----- Passage shown -----
Last week in my coaching mentorship, I learned a new word. I have to say, I derive a very specific type of joy from learning a new word. It’s as if a concept that once seemed amorphous and difficult to grasp suddenly has been given shape and gravity. 

 

Has become more real. 

 

Like, “Oh there is a word for that thing!”

 

The word that I learned is arational, and it speaks so clearly to my journey and the work that I do in the world. 

 

For many years, I hungered for a more poetic and soulful life, a life rich with meaning and magic. Part of the reason that it felt difficult and fairly consistently out of reach is that I am also a very logical and rational person. 

 

Words like poetic, soulful, magic, mystery, and meaning – all of the intangible things that I was yearning for – didn’t necessarily jive with my rational side. In fact, much of what I saw in the spiritual community seemed downright irrational

 

I often felt as if I had to set aside all of my logic and my practicality in order to find and belong to the soulful life that I longed for. They became diametrically opposed. 

 

And that was a no-win situation because I was always leaving a part of myself out in the cold. There was no space for the wholeness of who I am, which is both soulful and practical, poetic and logical, spiritual and grounded. We all contain these multitudes that we are learning to and yearning to create space for.
-----
Set tasks -
- A) In the essay above about learning the word "arational," list the words that the sentence beginning "Words like" names as the intangible things the writer yearned for.
- B) Pick up the essay on the word "arational" after its final sentence and continue it.
----- Provided material -----
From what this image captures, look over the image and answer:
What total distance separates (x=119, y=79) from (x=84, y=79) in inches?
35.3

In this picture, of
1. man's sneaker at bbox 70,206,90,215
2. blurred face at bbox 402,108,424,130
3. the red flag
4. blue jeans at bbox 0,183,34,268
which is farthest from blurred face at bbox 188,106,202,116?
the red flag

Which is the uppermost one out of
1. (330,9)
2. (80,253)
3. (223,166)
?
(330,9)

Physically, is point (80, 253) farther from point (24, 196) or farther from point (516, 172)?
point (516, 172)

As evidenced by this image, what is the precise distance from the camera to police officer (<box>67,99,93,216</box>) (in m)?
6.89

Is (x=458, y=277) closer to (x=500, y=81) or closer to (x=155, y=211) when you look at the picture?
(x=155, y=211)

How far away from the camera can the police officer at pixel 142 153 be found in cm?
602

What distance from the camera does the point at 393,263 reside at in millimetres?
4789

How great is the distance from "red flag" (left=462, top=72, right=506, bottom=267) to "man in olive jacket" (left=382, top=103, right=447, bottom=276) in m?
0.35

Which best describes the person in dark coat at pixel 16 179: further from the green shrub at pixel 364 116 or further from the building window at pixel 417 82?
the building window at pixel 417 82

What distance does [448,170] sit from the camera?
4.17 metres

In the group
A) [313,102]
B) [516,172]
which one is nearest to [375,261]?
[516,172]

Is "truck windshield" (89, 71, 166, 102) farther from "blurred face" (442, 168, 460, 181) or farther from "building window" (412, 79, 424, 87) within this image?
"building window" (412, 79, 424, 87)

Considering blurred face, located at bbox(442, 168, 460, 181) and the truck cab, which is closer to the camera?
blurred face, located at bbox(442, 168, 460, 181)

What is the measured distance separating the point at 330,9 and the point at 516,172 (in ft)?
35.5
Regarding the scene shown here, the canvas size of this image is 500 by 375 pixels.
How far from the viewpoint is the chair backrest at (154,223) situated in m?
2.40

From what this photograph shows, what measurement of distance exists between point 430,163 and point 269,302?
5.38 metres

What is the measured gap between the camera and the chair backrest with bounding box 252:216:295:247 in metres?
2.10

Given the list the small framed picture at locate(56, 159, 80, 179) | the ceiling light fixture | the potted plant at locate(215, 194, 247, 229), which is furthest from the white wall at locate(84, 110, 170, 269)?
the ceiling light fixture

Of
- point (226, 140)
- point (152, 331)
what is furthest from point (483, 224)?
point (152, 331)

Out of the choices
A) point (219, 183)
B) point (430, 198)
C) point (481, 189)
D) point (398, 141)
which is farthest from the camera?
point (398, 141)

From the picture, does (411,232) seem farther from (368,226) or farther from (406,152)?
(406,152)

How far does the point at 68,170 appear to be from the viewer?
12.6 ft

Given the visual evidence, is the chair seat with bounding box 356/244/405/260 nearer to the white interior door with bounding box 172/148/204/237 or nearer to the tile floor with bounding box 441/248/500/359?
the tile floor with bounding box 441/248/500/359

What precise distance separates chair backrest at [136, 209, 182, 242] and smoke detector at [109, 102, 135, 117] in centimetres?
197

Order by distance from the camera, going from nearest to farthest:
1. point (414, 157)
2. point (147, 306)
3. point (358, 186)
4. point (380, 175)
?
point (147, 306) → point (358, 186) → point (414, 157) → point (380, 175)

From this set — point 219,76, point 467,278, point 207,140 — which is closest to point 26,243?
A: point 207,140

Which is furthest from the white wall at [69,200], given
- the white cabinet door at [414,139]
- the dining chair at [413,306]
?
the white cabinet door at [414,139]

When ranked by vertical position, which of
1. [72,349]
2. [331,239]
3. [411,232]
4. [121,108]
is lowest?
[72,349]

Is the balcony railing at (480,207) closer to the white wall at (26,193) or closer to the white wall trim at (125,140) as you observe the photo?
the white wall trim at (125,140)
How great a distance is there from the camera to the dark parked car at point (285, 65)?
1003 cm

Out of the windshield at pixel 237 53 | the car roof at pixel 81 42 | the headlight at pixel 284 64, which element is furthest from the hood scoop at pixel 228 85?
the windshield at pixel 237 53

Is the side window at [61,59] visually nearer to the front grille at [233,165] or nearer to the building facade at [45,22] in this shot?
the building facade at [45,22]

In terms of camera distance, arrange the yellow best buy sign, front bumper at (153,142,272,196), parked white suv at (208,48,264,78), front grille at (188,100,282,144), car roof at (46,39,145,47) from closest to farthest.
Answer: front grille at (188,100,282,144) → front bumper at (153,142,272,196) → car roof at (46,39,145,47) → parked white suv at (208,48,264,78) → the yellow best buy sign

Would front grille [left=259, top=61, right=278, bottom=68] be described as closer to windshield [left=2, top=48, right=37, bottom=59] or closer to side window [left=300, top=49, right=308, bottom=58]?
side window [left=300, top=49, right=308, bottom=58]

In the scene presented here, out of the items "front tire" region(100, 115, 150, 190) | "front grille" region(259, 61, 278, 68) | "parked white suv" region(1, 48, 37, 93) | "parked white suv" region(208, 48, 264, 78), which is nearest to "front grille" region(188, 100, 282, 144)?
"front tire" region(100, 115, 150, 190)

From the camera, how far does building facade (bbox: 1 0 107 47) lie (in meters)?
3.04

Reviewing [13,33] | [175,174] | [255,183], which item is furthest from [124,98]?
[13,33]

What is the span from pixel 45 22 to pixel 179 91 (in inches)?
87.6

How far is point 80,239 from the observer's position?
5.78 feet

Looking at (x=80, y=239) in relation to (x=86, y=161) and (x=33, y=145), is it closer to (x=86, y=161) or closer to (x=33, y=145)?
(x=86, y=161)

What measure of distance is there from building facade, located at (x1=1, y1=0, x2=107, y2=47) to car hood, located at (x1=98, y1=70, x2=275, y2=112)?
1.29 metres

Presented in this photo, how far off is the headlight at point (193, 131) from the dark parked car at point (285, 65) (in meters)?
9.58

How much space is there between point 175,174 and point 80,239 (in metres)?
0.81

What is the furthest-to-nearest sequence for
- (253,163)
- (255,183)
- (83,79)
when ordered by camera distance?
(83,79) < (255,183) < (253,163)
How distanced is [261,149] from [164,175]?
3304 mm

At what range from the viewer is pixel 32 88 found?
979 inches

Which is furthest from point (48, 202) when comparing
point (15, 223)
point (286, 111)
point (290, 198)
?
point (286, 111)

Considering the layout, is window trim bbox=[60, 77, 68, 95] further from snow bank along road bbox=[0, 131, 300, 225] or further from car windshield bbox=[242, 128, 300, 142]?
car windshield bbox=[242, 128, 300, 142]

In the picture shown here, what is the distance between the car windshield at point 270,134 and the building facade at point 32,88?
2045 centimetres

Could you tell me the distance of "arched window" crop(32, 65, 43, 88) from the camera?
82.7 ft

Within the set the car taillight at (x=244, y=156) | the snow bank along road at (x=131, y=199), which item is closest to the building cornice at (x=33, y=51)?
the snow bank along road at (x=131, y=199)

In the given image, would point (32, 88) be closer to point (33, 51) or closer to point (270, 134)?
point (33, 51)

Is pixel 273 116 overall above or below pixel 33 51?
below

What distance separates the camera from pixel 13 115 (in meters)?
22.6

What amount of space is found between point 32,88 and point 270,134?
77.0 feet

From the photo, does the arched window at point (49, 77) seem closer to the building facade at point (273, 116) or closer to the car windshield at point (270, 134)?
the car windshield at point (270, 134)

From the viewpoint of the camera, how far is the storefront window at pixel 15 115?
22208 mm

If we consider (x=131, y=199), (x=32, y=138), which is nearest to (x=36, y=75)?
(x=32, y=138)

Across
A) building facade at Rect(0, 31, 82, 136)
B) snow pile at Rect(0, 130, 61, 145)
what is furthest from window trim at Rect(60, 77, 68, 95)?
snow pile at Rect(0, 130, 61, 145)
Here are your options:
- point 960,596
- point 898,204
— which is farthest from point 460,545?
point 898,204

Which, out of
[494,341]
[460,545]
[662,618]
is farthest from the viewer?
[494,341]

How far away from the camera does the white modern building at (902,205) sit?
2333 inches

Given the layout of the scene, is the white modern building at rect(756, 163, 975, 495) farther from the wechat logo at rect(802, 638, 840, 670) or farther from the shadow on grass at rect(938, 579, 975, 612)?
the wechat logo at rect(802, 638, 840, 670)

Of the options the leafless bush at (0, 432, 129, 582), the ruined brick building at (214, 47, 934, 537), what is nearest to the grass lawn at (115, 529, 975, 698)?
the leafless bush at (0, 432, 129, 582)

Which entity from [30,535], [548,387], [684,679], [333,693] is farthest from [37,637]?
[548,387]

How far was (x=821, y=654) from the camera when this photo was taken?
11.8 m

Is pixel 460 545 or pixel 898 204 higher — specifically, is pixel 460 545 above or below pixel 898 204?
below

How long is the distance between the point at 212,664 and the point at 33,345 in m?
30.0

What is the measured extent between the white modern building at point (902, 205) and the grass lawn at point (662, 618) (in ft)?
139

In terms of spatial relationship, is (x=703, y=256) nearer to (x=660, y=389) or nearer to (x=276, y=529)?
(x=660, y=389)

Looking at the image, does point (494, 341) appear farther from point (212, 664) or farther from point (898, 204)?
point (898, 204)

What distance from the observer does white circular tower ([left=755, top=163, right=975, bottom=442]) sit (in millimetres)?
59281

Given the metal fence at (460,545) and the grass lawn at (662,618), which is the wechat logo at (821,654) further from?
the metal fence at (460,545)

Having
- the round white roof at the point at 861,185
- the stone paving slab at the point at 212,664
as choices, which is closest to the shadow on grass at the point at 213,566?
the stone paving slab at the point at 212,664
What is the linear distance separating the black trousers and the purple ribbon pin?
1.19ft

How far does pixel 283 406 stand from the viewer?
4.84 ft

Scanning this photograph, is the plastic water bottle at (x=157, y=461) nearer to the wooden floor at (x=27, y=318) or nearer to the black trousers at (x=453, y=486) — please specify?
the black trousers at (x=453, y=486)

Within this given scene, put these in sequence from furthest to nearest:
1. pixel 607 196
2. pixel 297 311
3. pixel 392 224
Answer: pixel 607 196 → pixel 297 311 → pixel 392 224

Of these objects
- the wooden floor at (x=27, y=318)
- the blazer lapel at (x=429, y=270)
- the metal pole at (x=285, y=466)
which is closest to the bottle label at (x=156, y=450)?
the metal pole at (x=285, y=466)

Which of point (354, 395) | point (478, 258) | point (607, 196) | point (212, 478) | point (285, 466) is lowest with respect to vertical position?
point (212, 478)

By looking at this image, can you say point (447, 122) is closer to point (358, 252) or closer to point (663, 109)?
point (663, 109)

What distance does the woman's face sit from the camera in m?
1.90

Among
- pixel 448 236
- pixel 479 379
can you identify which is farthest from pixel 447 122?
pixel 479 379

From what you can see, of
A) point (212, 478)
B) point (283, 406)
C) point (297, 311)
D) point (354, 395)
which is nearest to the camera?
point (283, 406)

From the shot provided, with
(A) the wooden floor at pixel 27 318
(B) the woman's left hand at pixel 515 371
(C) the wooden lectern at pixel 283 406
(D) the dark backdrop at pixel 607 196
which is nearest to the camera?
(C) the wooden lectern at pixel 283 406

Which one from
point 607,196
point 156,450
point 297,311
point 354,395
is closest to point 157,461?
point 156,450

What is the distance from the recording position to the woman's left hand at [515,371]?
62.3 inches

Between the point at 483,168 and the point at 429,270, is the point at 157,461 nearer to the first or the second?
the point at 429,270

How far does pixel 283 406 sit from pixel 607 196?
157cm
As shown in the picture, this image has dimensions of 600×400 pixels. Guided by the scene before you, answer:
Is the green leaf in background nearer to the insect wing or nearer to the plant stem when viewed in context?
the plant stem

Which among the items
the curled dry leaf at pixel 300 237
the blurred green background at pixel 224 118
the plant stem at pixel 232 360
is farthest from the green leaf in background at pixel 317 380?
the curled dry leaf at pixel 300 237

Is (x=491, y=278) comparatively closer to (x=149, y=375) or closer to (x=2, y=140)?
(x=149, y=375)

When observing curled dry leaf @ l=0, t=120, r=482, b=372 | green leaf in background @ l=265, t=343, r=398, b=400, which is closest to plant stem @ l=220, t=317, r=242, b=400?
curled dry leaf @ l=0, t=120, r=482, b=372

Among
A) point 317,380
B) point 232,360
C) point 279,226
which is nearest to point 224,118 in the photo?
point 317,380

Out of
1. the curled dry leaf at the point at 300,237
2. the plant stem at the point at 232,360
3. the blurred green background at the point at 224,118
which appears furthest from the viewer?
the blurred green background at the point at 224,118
-----
Task answers -
- A) poetic, soulful, magic, mystery, meaning

- B)
Occasionally, I tried to let go of my rationality, but it never felt right. If a teacher or author left important questions unanswered or if what they said didn’t make sense to me, their teachings never fully resonated. I couldn’t turn off my brain, nor do I believe that anyone should ask us to.  

 

My soulful life had to be inclusive of my rational side, and my spirituality couldn’t ask that I leave my realistic nature at the door. This is the kind soulful life that I have been making by hand for the past several years, through a plethora of trial and error, discerning what resonates and what does not. 

 

And then last week, I was introduced to a word that seems to encapsulate this so well: arational

 

Not rational, not irrational, but ARATIONAL. 

 

A third option. I LOVE a good third option!

 

Arational means not based on or governed by reason, and encompasses everything that is outside of the domain of the rational. 

 

It doesn’t oppose rationality; it cradles it. It doesn’t take us backwards or ask that we give up our logical thinking, but rather takes into account that there will always be facets of life that exist outside the domain of what our rational minds can comprehend. The arational acknowledges and bows at the feet of the great mystery. It owns what it knows and surrenders to the immensity of what it never will.

 

The wild and soulful waters nourish an underfed aspect of who we are that can never be sustained by logic and facts alone. We do not need to fear that these waters will ask us to lay down our skepticism or look past our logic, because by nature they are not irrational.

 

They are arational.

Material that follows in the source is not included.